[Extracted records]
▬▬▬▬▬▬
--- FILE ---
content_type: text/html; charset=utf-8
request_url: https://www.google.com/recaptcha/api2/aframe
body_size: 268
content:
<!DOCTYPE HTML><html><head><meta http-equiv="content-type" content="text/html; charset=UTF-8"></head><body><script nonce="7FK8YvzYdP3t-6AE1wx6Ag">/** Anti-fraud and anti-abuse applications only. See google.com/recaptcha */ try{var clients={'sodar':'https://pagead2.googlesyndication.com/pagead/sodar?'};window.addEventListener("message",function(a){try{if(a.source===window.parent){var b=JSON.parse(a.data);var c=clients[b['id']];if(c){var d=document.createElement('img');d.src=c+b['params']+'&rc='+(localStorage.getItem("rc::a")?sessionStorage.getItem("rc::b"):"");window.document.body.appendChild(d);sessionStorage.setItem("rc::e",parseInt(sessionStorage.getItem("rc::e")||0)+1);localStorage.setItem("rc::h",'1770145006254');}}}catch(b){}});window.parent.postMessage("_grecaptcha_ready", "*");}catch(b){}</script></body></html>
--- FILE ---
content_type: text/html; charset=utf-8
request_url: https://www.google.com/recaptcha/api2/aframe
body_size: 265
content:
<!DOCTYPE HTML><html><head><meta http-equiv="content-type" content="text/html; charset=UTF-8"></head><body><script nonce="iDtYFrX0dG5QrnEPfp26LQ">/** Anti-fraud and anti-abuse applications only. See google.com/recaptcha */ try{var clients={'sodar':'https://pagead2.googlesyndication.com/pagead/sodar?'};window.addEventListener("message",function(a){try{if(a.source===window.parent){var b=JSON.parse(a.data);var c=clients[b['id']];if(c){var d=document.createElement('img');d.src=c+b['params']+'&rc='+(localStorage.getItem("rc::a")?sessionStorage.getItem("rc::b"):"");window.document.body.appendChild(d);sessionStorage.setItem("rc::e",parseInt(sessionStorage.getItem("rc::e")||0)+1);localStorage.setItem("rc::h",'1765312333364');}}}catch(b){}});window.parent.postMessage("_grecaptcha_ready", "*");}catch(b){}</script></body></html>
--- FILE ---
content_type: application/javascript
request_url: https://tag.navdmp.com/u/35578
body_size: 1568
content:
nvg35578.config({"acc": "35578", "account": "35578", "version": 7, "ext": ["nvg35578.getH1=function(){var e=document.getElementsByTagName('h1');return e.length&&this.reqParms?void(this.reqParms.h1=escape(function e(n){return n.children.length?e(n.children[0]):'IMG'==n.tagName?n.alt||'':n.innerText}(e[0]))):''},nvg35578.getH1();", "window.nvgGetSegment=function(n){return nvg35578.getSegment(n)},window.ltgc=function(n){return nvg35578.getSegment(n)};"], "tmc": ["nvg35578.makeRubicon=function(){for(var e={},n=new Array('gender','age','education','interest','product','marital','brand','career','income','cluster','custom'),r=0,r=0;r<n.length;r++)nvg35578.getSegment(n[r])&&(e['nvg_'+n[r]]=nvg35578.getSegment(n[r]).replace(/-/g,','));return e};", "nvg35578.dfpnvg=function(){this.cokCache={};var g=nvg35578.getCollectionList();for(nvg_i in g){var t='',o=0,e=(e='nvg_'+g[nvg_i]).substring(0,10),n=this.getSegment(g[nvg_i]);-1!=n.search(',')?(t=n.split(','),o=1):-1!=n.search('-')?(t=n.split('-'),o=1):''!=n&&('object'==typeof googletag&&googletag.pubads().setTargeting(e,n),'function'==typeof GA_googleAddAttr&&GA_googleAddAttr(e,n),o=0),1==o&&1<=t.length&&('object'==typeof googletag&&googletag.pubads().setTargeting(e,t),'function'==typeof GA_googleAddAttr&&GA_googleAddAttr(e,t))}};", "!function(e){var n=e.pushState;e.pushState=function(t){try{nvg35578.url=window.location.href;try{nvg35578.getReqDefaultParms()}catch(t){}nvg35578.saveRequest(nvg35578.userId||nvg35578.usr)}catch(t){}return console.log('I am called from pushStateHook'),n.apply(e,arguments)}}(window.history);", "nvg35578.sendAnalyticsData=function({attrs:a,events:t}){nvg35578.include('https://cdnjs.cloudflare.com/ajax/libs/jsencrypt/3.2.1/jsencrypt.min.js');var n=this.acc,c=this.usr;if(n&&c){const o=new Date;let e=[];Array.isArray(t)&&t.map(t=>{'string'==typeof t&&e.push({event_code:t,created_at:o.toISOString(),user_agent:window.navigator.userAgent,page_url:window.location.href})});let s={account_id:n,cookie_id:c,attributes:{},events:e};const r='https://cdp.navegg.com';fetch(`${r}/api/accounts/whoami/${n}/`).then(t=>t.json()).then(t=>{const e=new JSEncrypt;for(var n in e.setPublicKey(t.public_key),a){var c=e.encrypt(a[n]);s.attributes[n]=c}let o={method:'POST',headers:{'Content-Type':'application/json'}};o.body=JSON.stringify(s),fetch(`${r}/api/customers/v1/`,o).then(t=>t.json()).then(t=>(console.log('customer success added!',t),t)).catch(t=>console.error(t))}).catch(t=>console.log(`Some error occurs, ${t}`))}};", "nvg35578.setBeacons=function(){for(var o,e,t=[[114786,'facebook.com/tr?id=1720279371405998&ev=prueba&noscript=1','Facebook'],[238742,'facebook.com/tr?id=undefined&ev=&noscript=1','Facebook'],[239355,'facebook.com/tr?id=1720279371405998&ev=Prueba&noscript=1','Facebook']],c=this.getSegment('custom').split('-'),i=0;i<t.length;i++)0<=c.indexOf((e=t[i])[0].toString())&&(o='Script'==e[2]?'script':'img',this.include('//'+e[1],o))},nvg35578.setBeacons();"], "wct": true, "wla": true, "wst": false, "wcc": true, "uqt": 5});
▬▬▬▬▬▬
*Task prompt:* Set all the entries above down again exactly.

*Response to the exercise:*
--- FILE ---
content_type: text/html; charset=utf-8
request_url: https://www.google.com/recaptcha/api2/aframe
body_size: 268
content:
<!DOCTYPE HTML><html><head><meta http-equiv="content-type" content="text/html; charset=UTF-8"></head><body><script nonce="7FK8YvzYdP3t-6AE1wx6Ag">/** Anti-fraud and anti-abuse applications only. See google.com/recaptcha */ try{var clients={'sodar':'https://pagead2.googlesyndication.com/pagead/sodar?'};window.addEventListener("message",function(a){try{if(a.source===window.parent){var b=JSON.parse(a.data);var c=clients[b['id']];if(c){var d=document.createElement('img');d.src=c+b['params']+'&rc='+(localStorage.getItem("rc::a")?sessionStorage.getItem("rc::b"):"");window.document.body.appendChild(d);sessionStorage.setItem("rc::e",parseInt(sessionStorage.getItem("rc::e")||0)+1);localStorage.setItem("rc::h",'1770145006254');}}}catch(b){}});window.parent.postMessage("_grecaptcha_ready", "*");}catch(b){}</script></body></html>
--- FILE ---
content_type: text/html; charset=utf-8
request_url: https://www.google.com/recaptcha/api2/aframe
body_size: 265
content:
<!DOCTYPE HTML><html><head><meta http-equiv="content-type" content="text/html; charset=UTF-8"></head><body><script nonce="iDtYFrX0dG5QrnEPfp26LQ">/** Anti-fraud and anti-abuse applications only. See google.com/recaptcha */ try{var clients={'sodar':'https://pagead2.googlesyndication.com/pagead/sodar?'};window.addEventListener("message",function(a){try{if(a.source===window.parent){var b=JSON.parse(a.data);var c=clients[b['id']];if(c){var d=document.createElement('img');d.src=c+b['params']+'&rc='+(localStorage.getItem("rc::a")?sessionStorage.getItem("rc::b"):"");window.document.body.appendChild(d);sessionStorage.setItem("rc::e",parseInt(sessionStorage.getItem("rc::e")||0)+1);localStorage.setItem("rc::h",'1765312333364');}}}catch(b){}});window.parent.postMessage("_grecaptcha_ready", "*");}catch(b){}</script></body></html>
--- FILE ---
content_type: application/javascript
request_url: https://tag.navdmp.com/u/35578
body_size: 1568
content:
nvg35578.config({"acc": "35578", "account": "35578", "version": 7, "ext": ["nvg35578.getH1=function(){var e=document.getElementsByTagName('h1');return e.length&&this.reqParms?void(this.reqParms.h1=escape(function e(n){return n.children.length?e(n.children[0]):'IMG'==n.tagName?n.alt||'':n.innerText}(e[0]))):''},nvg35578.getH1();", "window.nvgGetSegment=function(n){return nvg35578.getSegment(n)},window.ltgc=function(n){return nvg35578.getSegment(n)};"], "tmc": ["nvg35578.makeRubicon=function(){for(var e={},n=new Array('gender','age','education','interest','product','marital','brand','career','income','cluster','custom'),r=0,r=0;r<n.length;r++)nvg35578.getSegment(n[r])&&(e['nvg_'+n[r]]=nvg35578.getSegment(n[r]).replace(/-/g,','));return e};", "nvg35578.dfpnvg=function(){this.cokCache={};var g=nvg35578.getCollectionList();for(nvg_i in g){var t='',o=0,e=(e='nvg_'+g[nvg_i]).substring(0,10),n=this.getSegment(g[nvg_i]);-1!=n.search(',')?(t=n.split(','),o=1):-1!=n.search('-')?(t=n.split('-'),o=1):''!=n&&('object'==typeof googletag&&googletag.pubads().setTargeting(e,n),'function'==typeof GA_googleAddAttr&&GA_googleAddAttr(e,n),o=0),1==o&&1<=t.length&&('object'==typeof googletag&&googletag.pubads().setTargeting(e,t),'function'==typeof GA_googleAddAttr&&GA_googleAddAttr(e,t))}};", "!function(e){var n=e.pushState;e.pushState=function(t){try{nvg35578.url=window.location.href;try{nvg35578.getReqDefaultParms()}catch(t){}nvg35578.saveRequest(nvg35578.userId||nvg35578.usr)}catch(t){}return console.log('I am called from pushStateHook'),n.apply(e,arguments)}}(window.history);", "nvg35578.sendAnalyticsData=function({attrs:a,events:t}){nvg35578.include('https://cdnjs.cloudflare.com/ajax/libs/jsencrypt/3.2.1/jsencrypt.min.js');var n=this.acc,c=this.usr;if(n&&c){const o=new Date;let e=[];Array.isArray(t)&&t.map(t=>{'string'==typeof t&&e.push({event_code:t,created_at:o.toISOString(),user_agent:window.navigator.userAgent,page_url:window.location.href})});let s={account_id:n,cookie_id:c,attributes:{},events:e};const r='https://cdp.navegg.com';fetch(`${r}/api/accounts/whoami/${n}/`).then(t=>t.json()).then(t=>{const e=new JSEncrypt;for(var n in e.setPublicKey(t.public_key),a){var c=e.encrypt(a[n]);s.attributes[n]=c}let o={method:'POST',headers:{'Content-Type':'application/json'}};o.body=JSON.stringify(s),fetch(`${r}/api/customers/v1/`,o).then(t=>t.json()).then(t=>(console.log('customer success added!',t),t)).catch(t=>console.error(t))}).catch(t=>console.log(`Some error occurs, ${t}`))}};", "nvg35578.setBeacons=function(){for(var o,e,t=[[114786,'facebook.com/tr?id=1720279371405998&ev=prueba&noscript=1','Facebook'],[238742,'facebook.com/tr?id=undefined&ev=&noscript=1','Facebook'],[239355,'facebook.com/tr?id=1720279371405998&ev=Prueba&noscript=1','Facebook']],c=this.getSegment('custom').split('-'),i=0;i<t.length;i++)0<=c.indexOf((e=t[i])[0].toString())&&(o='Script'==e[2]?'script':'img',this.include('//'+e[1],o))},nvg35578.setBeacons();"], "wct": true, "wla": true, "wst": false, "wcc": true, "uqt": 5});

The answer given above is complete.